Я испытывал жадное удовольствие
и даже наслаждение от возможности участия в этой жизни, от познания окружающей действительности. Конечно, я прекрасно знал и помнил, что нахожусь в заключении, но не это было главным! Удивительно: в то время я не стремился на свободу...
«Сначала я работал в шахте на откатке, но в первые же дни увидел КЛУБ. Пианино. Хор разучивал «Смело, товарищи, в ногу». Я немедленно проник в клуб» - то есть, там даже хор был уже - «Через месяц я организовал «Живгазету». И - пошло! Каждую неделю - выступление. «Парады», «оратории», «концовки», «хоровая декламация», песни, танцы. От работы в шахте меня освободили, назначили на ближайшую буровую вышку мотористом…
Восемь часов я, как ненормальный, провожу в клубе. Тексты пишем сами, репетируем материалы на местные темы. Наконец, ставим спектакли…Чудом у меня сохранились кое-какие материалы, «стихи», сочинённые тогда:
Растут ударников могучие полки!
Мы старый мир и быт берём в штыки!
…все мы были искренними энтузиастами нашего театра.
Вскоре наш клуб-центр становится подлинным культурным центром, а выступления «Живгазеты» и спектакли
исключительно популярными…
Был у нас небольшой оркестр: гитара, балалайка, мандолина. Выпускали мы и стенгазету. В ней очень часто менялись заметки, карикатуры…
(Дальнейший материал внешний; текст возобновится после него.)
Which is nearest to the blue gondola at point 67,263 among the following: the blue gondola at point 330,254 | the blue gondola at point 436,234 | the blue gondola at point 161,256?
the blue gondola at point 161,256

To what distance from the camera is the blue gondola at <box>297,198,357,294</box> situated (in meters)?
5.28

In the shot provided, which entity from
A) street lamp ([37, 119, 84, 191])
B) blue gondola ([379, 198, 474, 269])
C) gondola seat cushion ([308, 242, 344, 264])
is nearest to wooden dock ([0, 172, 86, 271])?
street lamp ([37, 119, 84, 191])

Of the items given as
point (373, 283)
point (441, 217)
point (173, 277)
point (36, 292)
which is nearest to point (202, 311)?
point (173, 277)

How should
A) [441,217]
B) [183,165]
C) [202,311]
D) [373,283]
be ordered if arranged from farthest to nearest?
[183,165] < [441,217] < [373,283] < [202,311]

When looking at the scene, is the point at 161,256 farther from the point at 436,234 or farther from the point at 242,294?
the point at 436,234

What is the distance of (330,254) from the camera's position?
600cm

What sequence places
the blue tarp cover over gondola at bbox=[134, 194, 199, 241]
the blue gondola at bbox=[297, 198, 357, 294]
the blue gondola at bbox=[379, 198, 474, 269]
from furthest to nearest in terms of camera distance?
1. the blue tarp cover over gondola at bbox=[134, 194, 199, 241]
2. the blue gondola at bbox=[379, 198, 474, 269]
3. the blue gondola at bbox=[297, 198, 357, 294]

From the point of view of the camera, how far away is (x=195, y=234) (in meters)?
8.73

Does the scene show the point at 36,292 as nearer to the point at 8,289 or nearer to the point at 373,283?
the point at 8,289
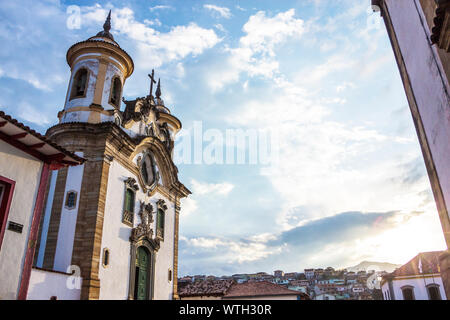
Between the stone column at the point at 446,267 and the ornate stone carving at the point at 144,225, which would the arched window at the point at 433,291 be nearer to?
the ornate stone carving at the point at 144,225

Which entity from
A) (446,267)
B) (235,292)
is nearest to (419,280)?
(235,292)

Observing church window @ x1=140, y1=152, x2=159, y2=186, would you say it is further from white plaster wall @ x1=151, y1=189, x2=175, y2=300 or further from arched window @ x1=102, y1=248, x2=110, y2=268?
arched window @ x1=102, y1=248, x2=110, y2=268

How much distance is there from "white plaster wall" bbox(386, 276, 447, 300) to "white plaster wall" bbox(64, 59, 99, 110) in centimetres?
2749

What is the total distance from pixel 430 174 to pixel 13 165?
393 inches

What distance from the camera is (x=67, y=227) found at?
14.2m

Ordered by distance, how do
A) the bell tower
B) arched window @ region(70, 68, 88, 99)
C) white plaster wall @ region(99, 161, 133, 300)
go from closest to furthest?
1. white plaster wall @ region(99, 161, 133, 300)
2. the bell tower
3. arched window @ region(70, 68, 88, 99)

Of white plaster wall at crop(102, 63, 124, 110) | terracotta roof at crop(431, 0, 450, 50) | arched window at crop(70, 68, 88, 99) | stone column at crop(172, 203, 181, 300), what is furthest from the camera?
stone column at crop(172, 203, 181, 300)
Я гордился, что на одной из карт была помечена речка моего имени…
Я от всего получал удовольствие: изучал язык ненцев, ездил на оленьих упряжках…»
«Невероятные «чудеса» были на Вайгаче. Никто никогда не болел… Мне всегда казалось, что романтикой там охвачено большинство. Просто не помню унывающих в своём окружении".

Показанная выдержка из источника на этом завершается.